College enrollment is also delaying workforce entry, leaving millennials with less to spend on housing and stocks.
“Wealth accumulation, building a nest egg, takes time,” said Richard Fry, an associate at Pew Research Center in Washington. “You need a high enough income to basically begin saving. Millennials, by delaying their entry into the workforce, are deferring building their nest-egg.”
The longer it takes, though, the less wealth will be accumulated.

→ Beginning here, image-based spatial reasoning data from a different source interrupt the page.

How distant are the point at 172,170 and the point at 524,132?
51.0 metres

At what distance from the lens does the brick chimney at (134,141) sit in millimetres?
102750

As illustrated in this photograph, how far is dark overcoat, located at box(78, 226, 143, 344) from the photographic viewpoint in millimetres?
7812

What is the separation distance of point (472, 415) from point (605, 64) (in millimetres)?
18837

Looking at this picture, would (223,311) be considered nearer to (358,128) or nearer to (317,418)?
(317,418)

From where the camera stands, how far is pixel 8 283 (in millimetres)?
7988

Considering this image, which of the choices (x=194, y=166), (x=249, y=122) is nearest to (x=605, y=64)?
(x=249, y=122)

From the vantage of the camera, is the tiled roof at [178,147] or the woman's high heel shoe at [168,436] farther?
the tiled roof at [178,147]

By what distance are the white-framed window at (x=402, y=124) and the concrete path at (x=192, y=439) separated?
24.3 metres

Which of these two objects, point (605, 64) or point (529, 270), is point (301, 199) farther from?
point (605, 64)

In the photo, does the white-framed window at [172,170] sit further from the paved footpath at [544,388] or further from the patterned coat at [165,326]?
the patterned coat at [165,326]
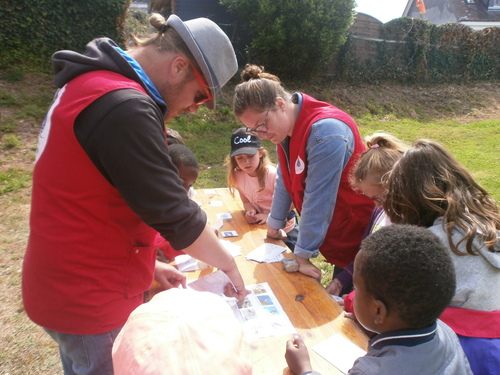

“There’s potential for them to have a financial crisis later in life if they aren’t building up wealth at a higher rate now, when they have the chance,” UBS’s Scott said.
Someone putting $100 in the Standard and Poor’s 500 Index in 2003 would have had $260.69 by 2013, using Bloomberg calculations based on New York University data analysis. That compares to $117.71 for an investment in a 3-month Treasury bill, which has very little risk and therefore pays low interest. That said, the value of the $100 stock investment would have dipped below the value of the 3-month Treasury bill investment in 2008.
There’s still hope for today’s youngest investors because more employers are automatically enrolling workers in retirement plans, Pew’s Fry said. What’s more, housing is a more important wealth builder, he said.
Even here the news isn’t positive. Census figures show homeownership among America’s youngest buyers has also dropped, and private data show contributions to retirement plans like 401(k)s have also shifted away from stocks since the recession. In 2013, 20- to 29-year-olds had 41.1 percent of their defined contribution plan assets in equities, down from 62.4 percent in 2007, based on figures from Aon Hewitt, a global retirement and human-resources business based in Lincolnshire, Illinois.
For millennials, their conservative portfolios are one symptom of a wide-ranging fear of risk, demographer and economist Howe said. The generation was marked by a drop in teen pregnancies, teen drunk driving, and now that they’re adults fewer move away from their families or buy houses.
“Millennials were risk-averse before, and now they’re becoming more so,” Howe said in a May 8 presentation at the St. Louis Fed. “It’s fair to say that the Great Recession has totally dominated their view of the economy.”